| REQUIRED TASK |
Please reproduce everything in the material from the line containing "Is the dog's" down to the line containing "Answer: 162", both lines included.

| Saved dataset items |
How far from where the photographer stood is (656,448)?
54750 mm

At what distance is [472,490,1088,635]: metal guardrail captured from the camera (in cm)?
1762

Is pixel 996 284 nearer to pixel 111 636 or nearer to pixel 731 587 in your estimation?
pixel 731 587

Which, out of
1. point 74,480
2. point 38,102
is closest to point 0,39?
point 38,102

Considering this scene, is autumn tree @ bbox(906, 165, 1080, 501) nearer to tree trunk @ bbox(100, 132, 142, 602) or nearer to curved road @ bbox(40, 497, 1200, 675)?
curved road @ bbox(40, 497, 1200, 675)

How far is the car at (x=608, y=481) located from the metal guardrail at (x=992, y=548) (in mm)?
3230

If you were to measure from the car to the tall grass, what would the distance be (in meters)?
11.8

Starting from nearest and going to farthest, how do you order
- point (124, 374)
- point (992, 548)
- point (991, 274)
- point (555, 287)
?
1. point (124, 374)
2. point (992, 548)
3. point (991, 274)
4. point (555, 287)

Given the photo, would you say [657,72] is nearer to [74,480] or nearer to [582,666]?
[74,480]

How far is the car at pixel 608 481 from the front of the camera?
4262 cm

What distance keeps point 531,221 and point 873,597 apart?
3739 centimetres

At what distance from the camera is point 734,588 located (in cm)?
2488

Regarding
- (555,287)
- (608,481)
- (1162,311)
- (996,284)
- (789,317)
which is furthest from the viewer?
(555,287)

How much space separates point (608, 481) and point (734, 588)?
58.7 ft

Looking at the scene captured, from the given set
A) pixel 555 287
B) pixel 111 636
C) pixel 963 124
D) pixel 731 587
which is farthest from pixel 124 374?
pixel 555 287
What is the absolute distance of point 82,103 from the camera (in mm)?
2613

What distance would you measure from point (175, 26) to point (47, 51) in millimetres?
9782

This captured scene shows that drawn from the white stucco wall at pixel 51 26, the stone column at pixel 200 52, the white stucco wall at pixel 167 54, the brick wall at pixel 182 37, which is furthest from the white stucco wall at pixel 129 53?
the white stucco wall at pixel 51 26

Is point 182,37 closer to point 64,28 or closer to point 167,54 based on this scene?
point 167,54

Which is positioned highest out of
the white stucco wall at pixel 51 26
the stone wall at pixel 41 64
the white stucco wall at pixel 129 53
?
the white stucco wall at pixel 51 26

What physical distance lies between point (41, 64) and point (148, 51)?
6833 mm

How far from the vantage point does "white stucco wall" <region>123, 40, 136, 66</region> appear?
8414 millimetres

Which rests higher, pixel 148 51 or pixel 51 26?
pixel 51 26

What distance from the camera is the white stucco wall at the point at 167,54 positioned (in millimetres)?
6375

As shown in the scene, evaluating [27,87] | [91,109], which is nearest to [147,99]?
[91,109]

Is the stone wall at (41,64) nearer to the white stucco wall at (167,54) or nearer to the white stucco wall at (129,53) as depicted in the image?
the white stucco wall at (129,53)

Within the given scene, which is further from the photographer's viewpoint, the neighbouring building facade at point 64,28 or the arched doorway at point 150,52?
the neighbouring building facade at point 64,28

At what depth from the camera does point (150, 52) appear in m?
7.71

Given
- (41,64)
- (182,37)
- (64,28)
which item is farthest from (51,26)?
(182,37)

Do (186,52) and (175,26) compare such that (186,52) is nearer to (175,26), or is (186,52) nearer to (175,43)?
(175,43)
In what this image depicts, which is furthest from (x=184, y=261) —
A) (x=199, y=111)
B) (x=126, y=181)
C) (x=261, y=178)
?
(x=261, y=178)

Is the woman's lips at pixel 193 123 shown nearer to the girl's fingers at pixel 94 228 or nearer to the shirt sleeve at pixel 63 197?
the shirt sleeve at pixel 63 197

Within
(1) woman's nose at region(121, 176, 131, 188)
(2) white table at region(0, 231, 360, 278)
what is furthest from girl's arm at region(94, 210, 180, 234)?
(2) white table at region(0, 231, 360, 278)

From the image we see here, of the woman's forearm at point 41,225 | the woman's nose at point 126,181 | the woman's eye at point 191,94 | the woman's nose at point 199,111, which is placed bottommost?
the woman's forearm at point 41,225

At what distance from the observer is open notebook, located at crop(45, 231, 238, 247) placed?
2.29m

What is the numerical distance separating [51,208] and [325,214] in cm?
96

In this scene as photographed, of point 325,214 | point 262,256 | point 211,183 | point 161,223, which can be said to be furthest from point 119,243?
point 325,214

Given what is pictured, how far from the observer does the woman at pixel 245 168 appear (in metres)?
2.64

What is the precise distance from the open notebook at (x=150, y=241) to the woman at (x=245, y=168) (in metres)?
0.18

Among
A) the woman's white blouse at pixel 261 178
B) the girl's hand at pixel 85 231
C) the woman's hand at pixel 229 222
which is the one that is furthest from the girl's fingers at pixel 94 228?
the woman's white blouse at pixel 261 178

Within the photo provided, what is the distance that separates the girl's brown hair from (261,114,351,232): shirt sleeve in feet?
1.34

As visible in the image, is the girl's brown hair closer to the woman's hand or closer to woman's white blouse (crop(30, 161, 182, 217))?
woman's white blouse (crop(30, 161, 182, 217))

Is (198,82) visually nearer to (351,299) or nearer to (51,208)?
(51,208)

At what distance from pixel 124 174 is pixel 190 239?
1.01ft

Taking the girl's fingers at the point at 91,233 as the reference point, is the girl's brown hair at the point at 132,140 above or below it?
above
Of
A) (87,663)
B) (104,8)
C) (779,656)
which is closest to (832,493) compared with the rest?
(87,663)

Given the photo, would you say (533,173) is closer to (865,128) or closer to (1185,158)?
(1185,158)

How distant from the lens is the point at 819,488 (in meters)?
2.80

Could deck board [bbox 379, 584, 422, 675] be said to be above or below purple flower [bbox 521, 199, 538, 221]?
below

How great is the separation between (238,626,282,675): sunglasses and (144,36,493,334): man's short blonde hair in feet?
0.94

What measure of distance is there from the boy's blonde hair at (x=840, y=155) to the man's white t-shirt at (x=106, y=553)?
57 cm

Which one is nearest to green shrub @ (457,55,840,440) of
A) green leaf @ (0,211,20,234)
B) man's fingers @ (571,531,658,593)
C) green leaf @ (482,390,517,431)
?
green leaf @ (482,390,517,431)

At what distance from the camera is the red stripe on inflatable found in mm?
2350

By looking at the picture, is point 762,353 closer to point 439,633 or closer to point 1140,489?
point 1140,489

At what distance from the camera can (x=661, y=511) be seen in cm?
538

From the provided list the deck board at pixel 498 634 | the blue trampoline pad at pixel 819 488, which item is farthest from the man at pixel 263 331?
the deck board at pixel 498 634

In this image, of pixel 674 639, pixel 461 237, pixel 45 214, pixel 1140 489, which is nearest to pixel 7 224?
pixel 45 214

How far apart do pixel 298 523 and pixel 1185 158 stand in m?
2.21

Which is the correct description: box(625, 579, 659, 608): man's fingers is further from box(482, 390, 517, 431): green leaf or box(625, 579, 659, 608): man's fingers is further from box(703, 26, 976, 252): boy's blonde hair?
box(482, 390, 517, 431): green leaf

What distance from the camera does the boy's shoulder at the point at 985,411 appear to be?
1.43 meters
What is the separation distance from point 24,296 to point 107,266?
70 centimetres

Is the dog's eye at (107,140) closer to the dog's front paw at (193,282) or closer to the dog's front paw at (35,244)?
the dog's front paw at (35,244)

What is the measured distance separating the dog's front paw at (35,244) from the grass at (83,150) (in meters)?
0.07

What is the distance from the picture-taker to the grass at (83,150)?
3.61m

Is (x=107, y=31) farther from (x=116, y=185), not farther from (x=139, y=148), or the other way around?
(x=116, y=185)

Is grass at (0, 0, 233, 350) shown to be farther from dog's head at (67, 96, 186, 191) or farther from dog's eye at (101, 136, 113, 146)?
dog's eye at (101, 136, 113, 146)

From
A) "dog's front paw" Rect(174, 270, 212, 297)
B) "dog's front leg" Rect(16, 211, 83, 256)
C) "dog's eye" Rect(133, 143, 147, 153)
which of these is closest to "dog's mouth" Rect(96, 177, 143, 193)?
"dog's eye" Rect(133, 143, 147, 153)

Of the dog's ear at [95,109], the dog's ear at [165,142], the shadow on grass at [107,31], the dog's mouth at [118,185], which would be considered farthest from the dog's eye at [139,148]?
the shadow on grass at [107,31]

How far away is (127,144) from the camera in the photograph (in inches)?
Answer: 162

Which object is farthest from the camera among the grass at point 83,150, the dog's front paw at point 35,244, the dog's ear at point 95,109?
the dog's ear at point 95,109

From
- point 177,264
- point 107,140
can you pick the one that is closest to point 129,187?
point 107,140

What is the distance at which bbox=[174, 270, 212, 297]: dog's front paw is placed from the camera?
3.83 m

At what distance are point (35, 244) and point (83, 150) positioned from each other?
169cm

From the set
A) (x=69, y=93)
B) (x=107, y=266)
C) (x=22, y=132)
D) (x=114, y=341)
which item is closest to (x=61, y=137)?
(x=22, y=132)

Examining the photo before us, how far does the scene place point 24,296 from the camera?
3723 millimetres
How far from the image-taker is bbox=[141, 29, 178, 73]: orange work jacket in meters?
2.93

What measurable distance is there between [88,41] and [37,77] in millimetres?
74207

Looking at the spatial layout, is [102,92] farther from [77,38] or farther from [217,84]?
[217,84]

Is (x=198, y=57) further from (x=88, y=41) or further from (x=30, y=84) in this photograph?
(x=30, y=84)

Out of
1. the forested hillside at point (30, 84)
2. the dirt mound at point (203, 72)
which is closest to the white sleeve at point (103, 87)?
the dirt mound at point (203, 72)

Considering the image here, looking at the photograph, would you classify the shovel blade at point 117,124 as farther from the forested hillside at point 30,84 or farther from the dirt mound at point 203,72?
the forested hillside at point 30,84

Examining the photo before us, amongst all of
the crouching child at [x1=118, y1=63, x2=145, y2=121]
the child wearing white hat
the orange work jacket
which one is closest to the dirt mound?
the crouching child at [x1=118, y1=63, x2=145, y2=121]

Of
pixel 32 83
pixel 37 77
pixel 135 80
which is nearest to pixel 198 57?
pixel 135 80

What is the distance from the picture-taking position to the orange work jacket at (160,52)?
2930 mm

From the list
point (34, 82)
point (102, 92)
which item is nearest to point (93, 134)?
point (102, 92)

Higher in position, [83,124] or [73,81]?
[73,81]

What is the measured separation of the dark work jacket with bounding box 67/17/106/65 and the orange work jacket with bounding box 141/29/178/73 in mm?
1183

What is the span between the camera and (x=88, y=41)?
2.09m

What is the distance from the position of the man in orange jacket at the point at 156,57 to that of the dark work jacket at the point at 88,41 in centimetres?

| SOLUTION TO THE EXERCISE |
Is the dog's eye at (107,140) closer to the dog's front paw at (193,282) or closer to the dog's front paw at (35,244)?
the dog's front paw at (35,244)

What is the measured distance separating the dog's front paw at (35,244) from the grass at (83,150) (in meters)?
0.07

What is the distance from the picture-taker to the grass at (83,150)?
3.61m

Is (x=107, y=31) farther from (x=116, y=185), not farther from (x=139, y=148), or the other way around?
(x=116, y=185)

Is grass at (0, 0, 233, 350) shown to be farther from dog's head at (67, 96, 186, 191) or farther from dog's eye at (101, 136, 113, 146)?
dog's eye at (101, 136, 113, 146)

From
A) "dog's front paw" Rect(174, 270, 212, 297)
B) "dog's front leg" Rect(16, 211, 83, 256)
C) "dog's eye" Rect(133, 143, 147, 153)
which of these is closest to "dog's mouth" Rect(96, 177, 143, 193)?
"dog's eye" Rect(133, 143, 147, 153)

Of the dog's ear at [95,109], the dog's ear at [165,142], the shadow on grass at [107,31], the dog's mouth at [118,185], which would be considered farthest from the dog's eye at [139,148]?
the shadow on grass at [107,31]

How far away is (127,144) from the camera in the photograph (in inches)?
Answer: 162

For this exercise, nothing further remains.